There is also the fact that the Trimble NetRS receiver doing the measurements here is clocked by a Wenzel PLO, phase locked to the maser. As was observed previously, the PLO introduces a frequency offset of one or two parts in e-15 — so attempting to get better accuracy than this is pretty pointless.

Also, at least looking at the plot, there are no obvious temperature related frequency changes to speak of — which is good news. The temperature is not as stable as it should be, but this week was pretty average; mostly gray overcast days without much change, but also a couple of really sunny and nice days. Good to know the aircon is able to keep the temperature stable enough for decent maser performance also when the sun is out.

The GPS antenna and cable is of course outside. Any temperature dependent phase shifts in these should show up on this plot — so from the looks of it I can be somewhat confident that whatever phaseshifts there are in the antenna and cable, it is pretty small. Small enough to not be much of an issue.


02.02.2018: PPP and sampling interval

In stability measurements, more data is (nearly) always better. On this premise, I've been logging GPS observations every 5 seconds for the past few months. The resulting files get large, and the processing time also increases, so I decided to check if I gain much by collecting all that data. 30 seconds is a "standard" interval used by both BIPM and IGS, so I ran a test to compare 7 days of GPS observations sampled at 5 second interval, versus the more traditional 30 second interval. The original data at 5 seconds was processed using gLAB, using the IGS Rapid corrections, and then reprocessed with decimation set at 30 seconds. See left, blue is 5 second interval data, pink is 30 seconds.

The answer seems to be no. In fact, if anything, the ADEV is better on the data collected with a 30 second interval. This, presumably, is due to interpolation of the 5 minute clock corrections in IGS Rapid. More interpolation equals more noise.

30 second sample interval it is, then.


27.01.2018: Solid Earth Tides!

If you've played around with geodetic GPS receivers and PPP, the term Solid Earth Tide pops up here and there. It's just one more of those tiny effects that needs to be modelled and accounted for in order to sqeeze out every millimeter of accuracy from the data. At least that is what I assumed, untill I more or less stumbled across the Wikipedia page on the subject:

"Earth tide [...] is the displacement of the solid earth's surface caused by the gravity of the Moon and Sun. Its main component has meter-level amplitude at periods of about 12 hours and longer."
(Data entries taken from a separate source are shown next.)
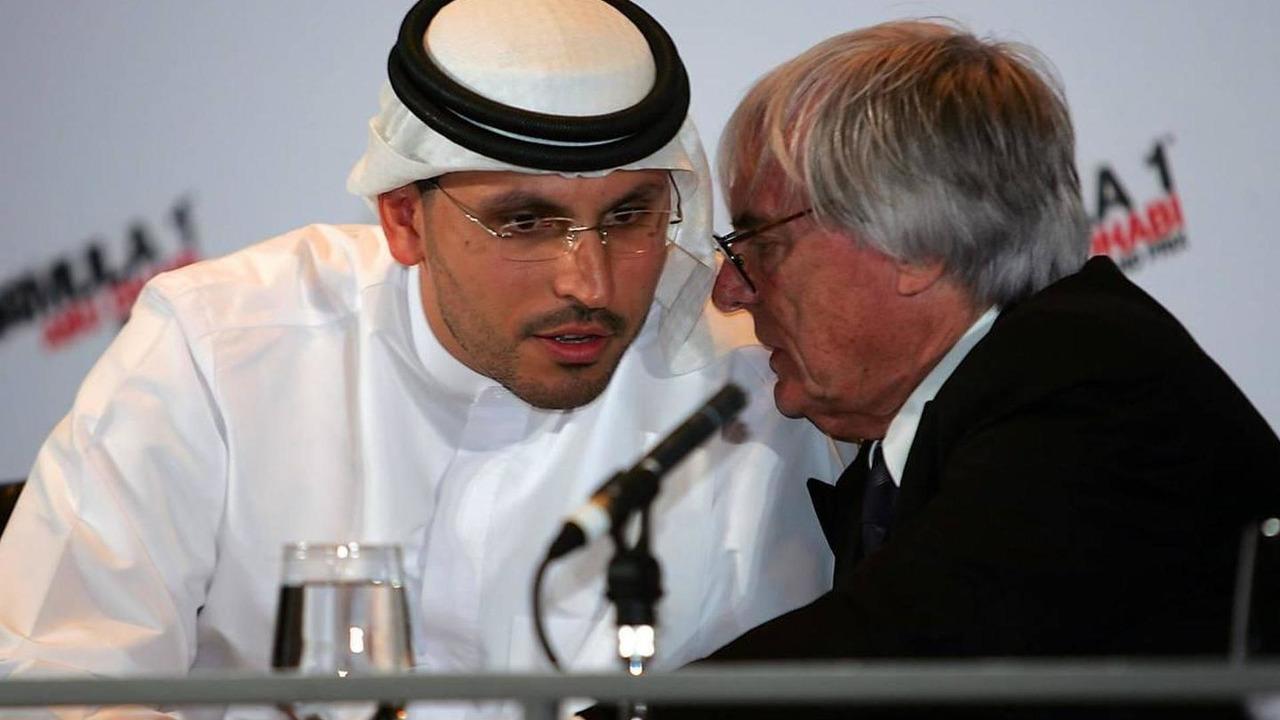 H. E. Khaldoon Al Muharak (UAE) Abu Dhabi Executive Affairs Authority and Bernie Ecclestone (GBR) - Tribute to the Champions, 03.02.2007, Abu Dhabi, United Arab Emirates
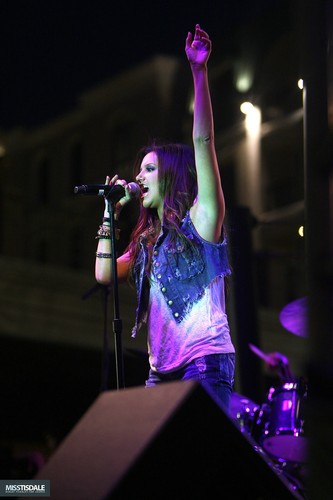 Ashley performing at The Americana in Glendale - August 12 2009 - Page 2 AUGUST-12TH-The-Americana-at-Brand-Concert-ashley-tisdale-7645684-333-500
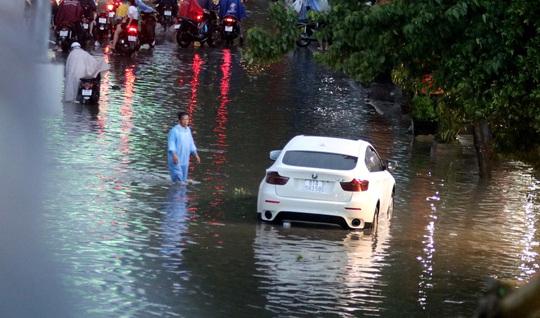 Vạn người đang bất lực trong kẹt xe, ngập nước cửa ngõ phía Đông TP HCM - Ảnh 10.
Meter-level amplitude. Meter. In short, the earth beneath your feet rise, fall and shifts a significant fraction of a meter twice a day. I almost fell off my chair reading this for the first time. How could I not know this? A millimeter this way, a millimeter or two that way — sure. Why not. But a meter?! That is insane! And for some reason — very, very cool. It should also be easily spotted in my setup with geodetic GPS receivers continously logging.

Calsky.com has a nice online calculator for Earth Tide that shows the tidal variations at any given location and time. For my location, the earth does not rise and fall quite a meter, more like a bit less than a foot for the period we're seeing here. Still cool. A foot at the speed of light is something in the neighbourhood of a nanosecond, and with a hydrogen maser as a reference to my receivers, a nanosecond should be clearly visible.

I used gLAB to process one weeks observations from a Trimble NetRS, and disabled the Solid Earth Tide modelling. The clock solutions (with and without solid tides modelled), was imported into TimeLab[1], as well as the vertical displacement as calculated by calsky.com[2] See below.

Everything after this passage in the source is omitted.